The Catholic priest Defourney has expressed himself in the same spirit. "One of the first precepts of the eternal law inscribed in the consciences of all men," says the Abby Defourney,

"is the prohibition of taking the life or shedding the blood of a fellow-creature without sufficient cause, without being forced into the necessity of it. This is one of the commandments which is most deeply stamped in the heart of man. But so soon as it is a question of war, that is, of shedding blood in torrents, men of the present day do not trouble themselves about a sufficient cause. Those who take part in wars do not even think of asking themselves whether there is any justification for these innumerable murders, whether they are justifiable or unjustifiable, lawful or unlawful, innocent or criminal; whether they are breaking that fundamental commandment that forbids killing without lawful cause. But their conscience is mute. War has ceased to be something dependent on moral considerations. In warfare men have in all the toil and dangers they endure no other pleasure than that of being conquerors, no sorrow other than that of being conquered. Don't tell me that they are serving their country. A great genius answered that long ago in the words that have become a proverb: 'Without justice, what is an empire but a great band of brigands?' And is not every band of brigands a little empire? They too have their laws; and they too make war to gain booty, and even for honor.

"The aim of the proposed institution [the institution of an international board of arbitration] is that the nations of Europe may cease to be nations of robbers, and their armies, bands of brigands. And one must add, not only brigands, but slaves. For our armies are simply gangs of slaves at the disposal of one or two commanders or ministers, who exercise a despotic control over them without any real responsibility, as we very well know.

"The peculiarity of a slave is that he is a mere tool in the hands of his master, a thing, not a man. That is just what soldiers, officers, and generals are, going to murder and be murdered at the will of a ruler or rulers. Military slavery is an actual fact, and it is the worst form of slavery, especially now when by means of compulsory service it lays its fetters on the necks of all the strong and capable men of a nation, to make them instruments of murder, butchers of human flesh, for that is all they are taken and trained to do.

"The rulers, two or three in number, meet together in cabinets, secretly deliberate without registers, without publicity, and consequently without responsibility, and send men to be murdered."

"Protests against armaments, burdensome to the people, have not originated in our times," says Signor E. G. Moneta.

"Hear what Montesquieu wrote in his day. 'France [and one might say, Europe] will be ruined by soldiers. A new plague is spreading throughout Europe. It attacks sovereigns and forces them to maintain an incredible number of armed men. This plague is infectious and spreads, because directly one government increases its armament, all the others do likewise. So that nothing is gained by it but general ruin.

"'Every government maintains as great an army as it possibly could maintain if its people were threatened with extermination, and people call peace this state of tension of all against all. And therefore Europe is so ruined that if private persons were in the position of the governments of our continent, the richest of them would not have enough to live on. We are poor though we have the wealth and trade of the whole world.'

"That was written almost 150 years ago. The picture seems drawn from the world of to-day. One thing only has changed-the form of government. In Montesquieu's time it was said that the cause of the maintenance of great armaments was the despotic power of kings, who made war in the hope of augmenting by conquest their personal revenues and gaining glory. People used to say then: 'Ah, if only people could elect those who would have the right to refuse governments the soldiers and the money—then there would be an end to military politics.' Now there are representative governments in almost the whole of Europe, and in spite of that, war expenditures and the preparations for war have increased to alarming proportions.

"It is evident that the insanity of sovereigns has gained possession of the ruling classes.

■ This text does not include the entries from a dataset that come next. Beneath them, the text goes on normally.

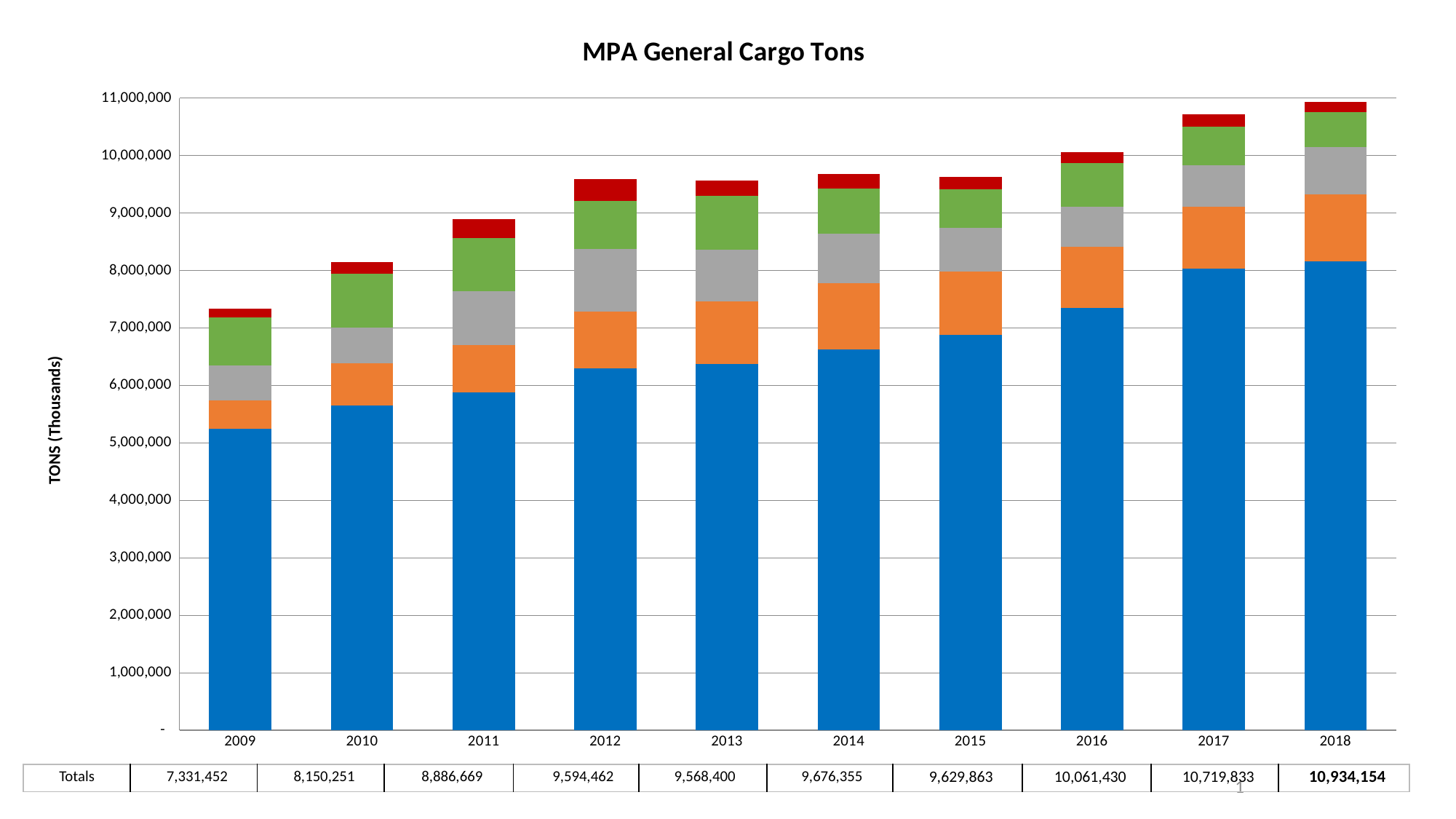
Is the blue segment for 2018 greater or less than 8,000,000? greater What is the total for 2009 shown in the Totals row? 7,331,452 What is the title of the chart? MPA General Cargo Tons What is the difference between the 2018 total and the 2009 total? 3,602,702 Which year has the larger total, 2012 or 2013? 2012 How many years are shown on the x axis of the chart? 10 Which year has the highest total? 2018 Do the totals generally rise or fall from 2009 to 2018? Rise Which year has the lowest total? 2009 What is the difference between the 2017 total and the 2016 total? 658,403 What is the total for 2016 shown in the Totals row? 10,061,430 What kind of chart is shown on the slide? Stacked bar chart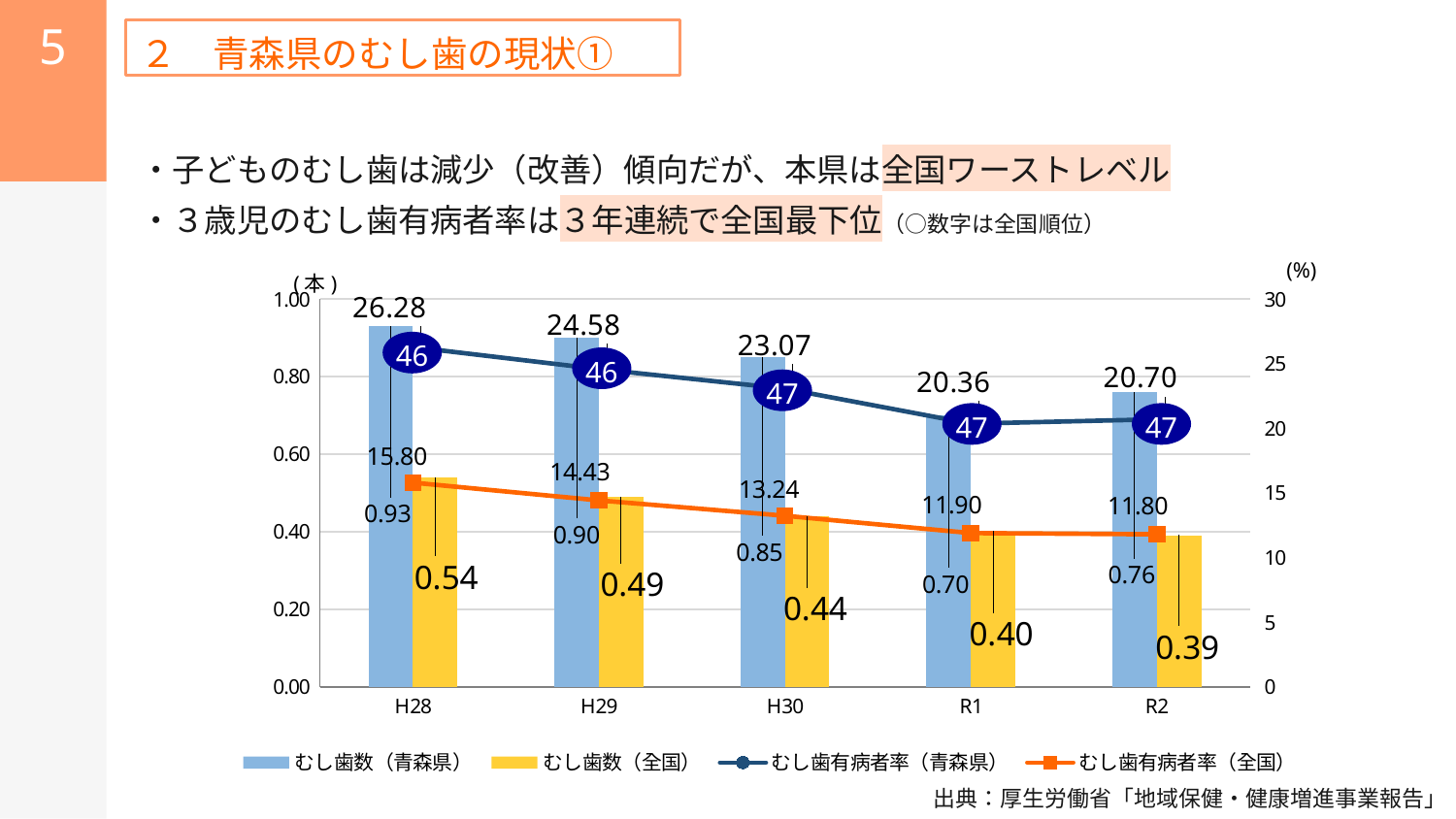
In which year is むし歯有病者率（青森県） highest? H28 Which is larger in R2: むし歯数（青森県） or むし歯数（全国）? むし歯数（青森県） How many years are shown on the x axis? 5 What is the value of むし歯数（全国） for R1? 0.40 What is the value of むし歯数（青森県） for H28? 0.93 How many series does the legend list? 4 What is the value of むし歯有病者率（青森県） for H30? 23.07 What national rank (number in the circle) is shown for R1? 47 Does むし歯有病者率（全国） rise or fall from H28 to R2? fall What is the value of むし歯有病者率（全国） for R2? 11.80 What is the difference between むし歯有病者率（青森県） and むし歯有病者率（全国） in H28? 10.48 In which year is むし歯数（青森県） lowest? R1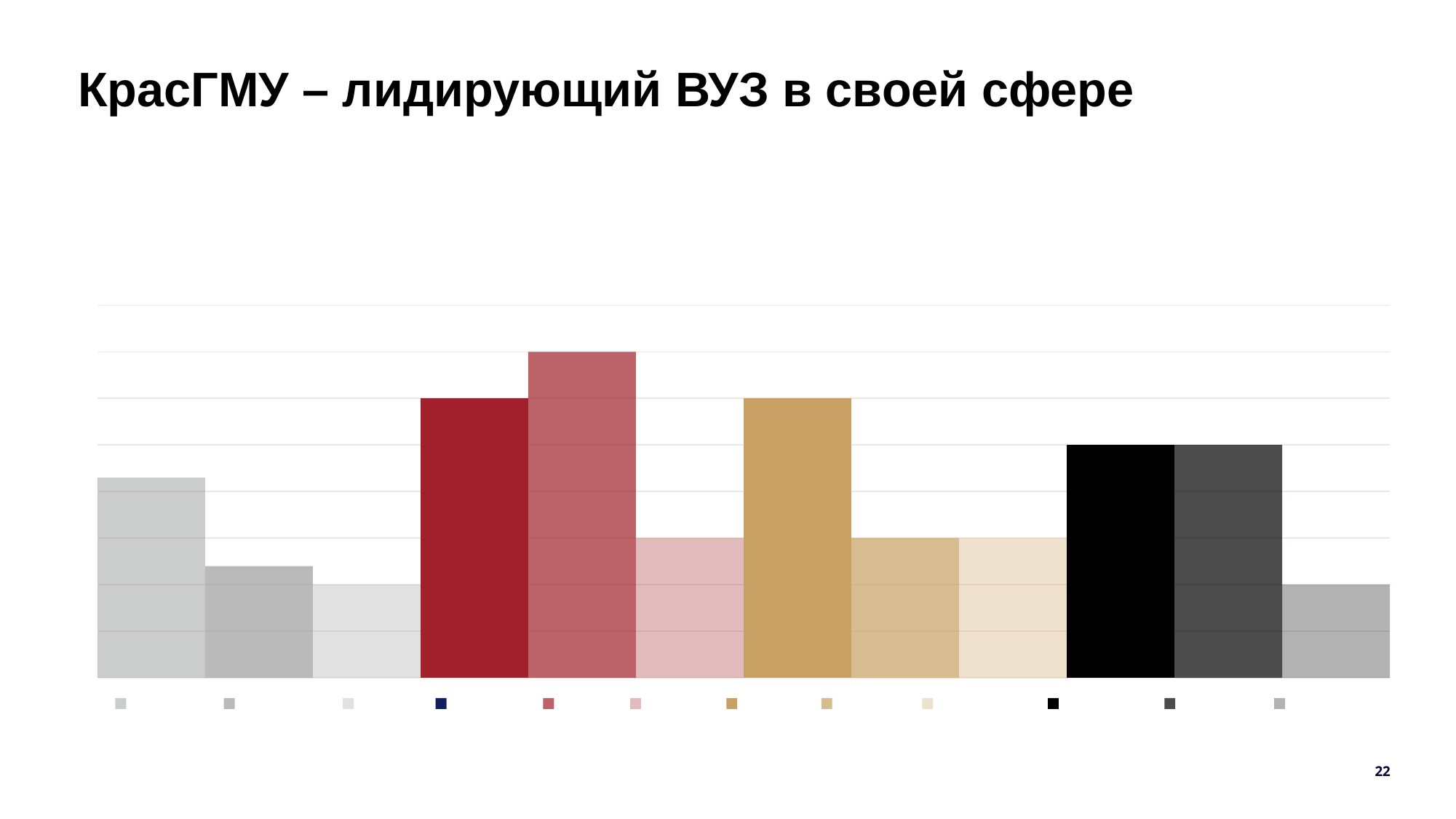
How many bars does the chart contain? 12 What is the title of the slide containing the chart? КрасГМУ – лидирующий ВУЗ в своей сфере Which is taller, the fourth bar from the left or the sixth bar from the left? the fourth bar Which bar is the tallest in the chart, counting from the left? the fifth bar What kind of chart is shown on the slide? bar chart How many entries does the legend below the chart show? 12 Which is taller, the first bar from the left or the second bar from the left? the first bar Does the chart display any numeric data labels on the bars? No Which is taller, the seventh bar from the left or the tenth bar from the left? the seventh bar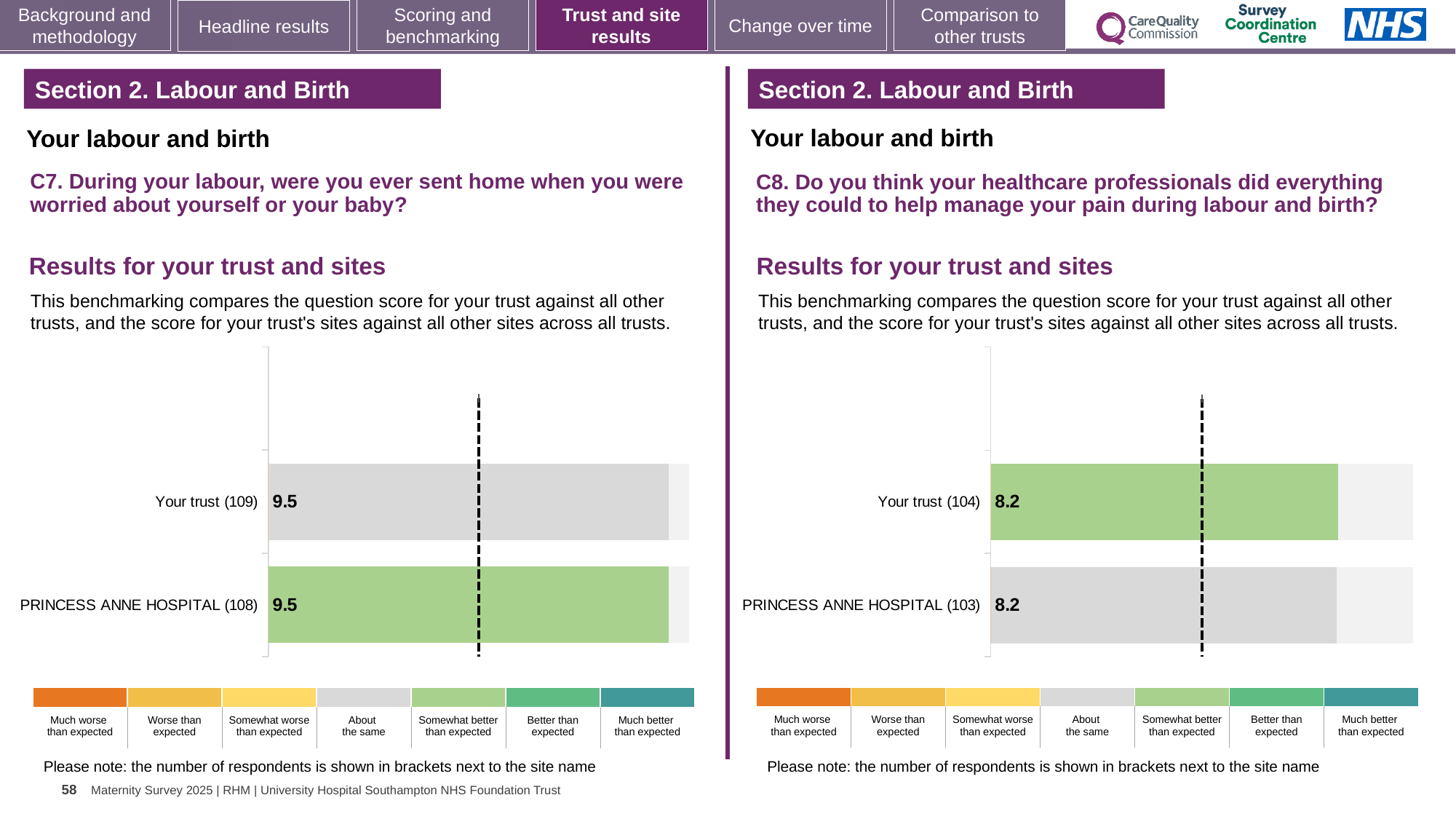
In the C7 chart on the left, how many respondents are shown in brackets for PRINCESS ANNE HOSPITAL? 108 How many bars are plotted in the C8 chart on the right? 2 In the C7 chart on the left, what is the difference between the score for Your trust and the score for PRINCESS ANNE HOSPITAL? 0.0 In the C8 chart on the right, what is the difference between the score for Your trust and the score for PRINCESS ANNE HOSPITAL? 0.0 In the C8 chart on the right, what is the score for PRINCESS ANNE HOSPITAL? 8.2 How many bars are plotted in the C7 chart on the left? 2 How many categories does the colour key below the C8 chart on the right list? 7 What kind of chart is used for the C7 results on the left? Bar chart In the C8 chart on the right, what is the score for Your trust? 8.2 In the C8 chart on the right, how many respondents are shown in brackets for Your trust? 104 In the C7 chart on the left, what is the score for PRINCESS ANNE HOSPITAL? 9.5 In the C7 chart on the left, what is the score for Your trust? 9.5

War is not made now because one king has been wanting in civility to the mistress of another king, as it was in Louis XIV.'s time. But the natural and honorable sentiments of national honor and patriotism are so exaggerated, and the public opinion of one nation so excited against another, that it is enough for a statement to be made (even though it may be a false report) that the ambassador of one state was not received by the principal personage of another state to cause the outbreak of the most awful and destructive war there has ever been seen. Europe keeps more soldiers under arms to-day than in the time of the great Napoleonic wars. All citizens with few exceptions are forced to spend some years in barracks. Fortresses, arsenals, and ships are built, new weapons are constantly being invented, to be replaced in a short time by fresh ones, for, sad to say, science, which ought always to be aiming at the good of humanity, assists in the work of destruction, and is constantly inventing new means for killing the greatest number of men in the shortest time. And to maintain so great a multitude of soldiers and to make such vast preparations for murder, hundreds of millions are spent annually, sums which would be sufficient for the education of the people and for immense works of public utility, and which would make it possible to find a peaceful solution of the social question.